Amanda Church, Paula De LucciaBeth Kaminstein, Leslie Parke, and Lauren Olitski are five female artists who had connections to Bennington College in the ‘60s and ‘70s and also, more recently, to the Florida Keys. Lauren Olitski’s father, the renowned color-field painter Jules Olitski, moved to Islamorada in the late 1970s, where he lived and worked until his death in 2007. Paula De Luccia, and her husband, painter Larry Poons, lived and painted in Islamorada for 20 years, up until the 1990s. Leslie Parke’s brother also lived in Islamorada, and Amanda Church over the years has regularly visited Beth Kaminstein. As essentially abstract artists, they share a relationship to a common core of a visual language.
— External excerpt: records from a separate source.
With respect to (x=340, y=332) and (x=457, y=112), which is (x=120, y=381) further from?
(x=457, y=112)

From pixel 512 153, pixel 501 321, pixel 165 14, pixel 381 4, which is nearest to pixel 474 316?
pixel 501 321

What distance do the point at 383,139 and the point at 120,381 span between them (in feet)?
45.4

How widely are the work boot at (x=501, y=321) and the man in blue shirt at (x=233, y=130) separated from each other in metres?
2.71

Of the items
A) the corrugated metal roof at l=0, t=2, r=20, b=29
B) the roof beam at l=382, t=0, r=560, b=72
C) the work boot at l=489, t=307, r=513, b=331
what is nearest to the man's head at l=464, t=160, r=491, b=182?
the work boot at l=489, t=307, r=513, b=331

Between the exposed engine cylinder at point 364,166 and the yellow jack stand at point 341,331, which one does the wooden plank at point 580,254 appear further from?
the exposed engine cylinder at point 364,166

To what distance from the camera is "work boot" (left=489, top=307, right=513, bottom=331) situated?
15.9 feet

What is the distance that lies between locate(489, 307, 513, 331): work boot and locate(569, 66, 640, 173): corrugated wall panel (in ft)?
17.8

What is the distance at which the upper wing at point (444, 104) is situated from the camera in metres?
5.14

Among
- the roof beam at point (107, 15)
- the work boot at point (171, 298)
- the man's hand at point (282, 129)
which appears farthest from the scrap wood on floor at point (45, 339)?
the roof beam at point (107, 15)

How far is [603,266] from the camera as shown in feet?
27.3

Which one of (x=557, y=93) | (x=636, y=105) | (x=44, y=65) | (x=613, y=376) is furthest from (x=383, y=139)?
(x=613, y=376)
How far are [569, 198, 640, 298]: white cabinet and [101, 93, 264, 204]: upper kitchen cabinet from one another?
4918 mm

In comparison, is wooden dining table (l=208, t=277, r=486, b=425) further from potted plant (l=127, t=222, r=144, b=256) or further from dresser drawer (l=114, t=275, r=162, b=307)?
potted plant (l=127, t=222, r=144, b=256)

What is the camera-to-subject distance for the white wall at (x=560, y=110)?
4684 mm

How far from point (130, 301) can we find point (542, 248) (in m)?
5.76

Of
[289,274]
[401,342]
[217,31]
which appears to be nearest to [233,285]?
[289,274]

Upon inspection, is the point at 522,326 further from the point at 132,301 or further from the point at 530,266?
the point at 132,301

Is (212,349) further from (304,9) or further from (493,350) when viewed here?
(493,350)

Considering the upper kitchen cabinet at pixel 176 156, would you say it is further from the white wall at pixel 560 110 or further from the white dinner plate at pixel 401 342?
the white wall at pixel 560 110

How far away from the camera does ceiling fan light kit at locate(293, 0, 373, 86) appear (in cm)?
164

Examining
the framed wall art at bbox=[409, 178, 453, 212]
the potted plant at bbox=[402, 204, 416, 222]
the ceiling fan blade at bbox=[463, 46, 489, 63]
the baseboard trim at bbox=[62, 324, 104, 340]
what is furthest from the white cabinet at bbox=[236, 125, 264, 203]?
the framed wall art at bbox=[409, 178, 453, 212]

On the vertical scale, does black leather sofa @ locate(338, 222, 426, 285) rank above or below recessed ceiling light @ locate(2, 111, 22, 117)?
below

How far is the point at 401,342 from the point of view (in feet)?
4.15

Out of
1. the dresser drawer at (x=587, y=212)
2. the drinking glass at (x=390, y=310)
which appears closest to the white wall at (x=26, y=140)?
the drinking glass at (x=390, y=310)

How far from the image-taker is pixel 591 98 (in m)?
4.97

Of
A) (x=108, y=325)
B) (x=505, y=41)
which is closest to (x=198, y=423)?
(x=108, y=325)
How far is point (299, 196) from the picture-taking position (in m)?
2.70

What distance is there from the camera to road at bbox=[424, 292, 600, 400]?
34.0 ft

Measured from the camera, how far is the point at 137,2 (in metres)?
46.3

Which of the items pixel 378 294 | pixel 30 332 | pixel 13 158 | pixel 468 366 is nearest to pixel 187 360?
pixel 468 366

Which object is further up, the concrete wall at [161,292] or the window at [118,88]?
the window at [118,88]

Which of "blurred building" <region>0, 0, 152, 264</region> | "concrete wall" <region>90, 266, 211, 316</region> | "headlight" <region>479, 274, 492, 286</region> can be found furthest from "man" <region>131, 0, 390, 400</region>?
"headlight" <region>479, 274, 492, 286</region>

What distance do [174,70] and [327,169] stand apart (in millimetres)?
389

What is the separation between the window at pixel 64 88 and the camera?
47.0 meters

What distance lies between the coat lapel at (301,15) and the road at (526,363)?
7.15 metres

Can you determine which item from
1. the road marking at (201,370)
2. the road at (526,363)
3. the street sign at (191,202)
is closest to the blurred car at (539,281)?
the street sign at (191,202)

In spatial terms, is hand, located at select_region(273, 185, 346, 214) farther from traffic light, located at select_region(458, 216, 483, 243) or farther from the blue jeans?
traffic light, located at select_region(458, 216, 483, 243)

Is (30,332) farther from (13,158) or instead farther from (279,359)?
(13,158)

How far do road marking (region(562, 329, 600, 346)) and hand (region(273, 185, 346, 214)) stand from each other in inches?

Amanda Church’s paintings use a flat, velvety-smooth surface to convey hard-edge, pop abstracted allusions to the body in landscape. Paula De Luccia’s paintings are also large scale, as well as raw and colorful, and she adds other materials to the surface to create textures beyond the canvas. Beth Kaminstein’s ceramic works’ wide surfaces create large areas of color achieved through high-fired glazes. Lauren Olitski challenges the standard rectangular frame of abstract work by adding pieces to change the shape of her 10-foot-long paintings. Leslie Parke’s paintings have a brilliant ground with lines that at once seem to define, dissolve, and merge shapes.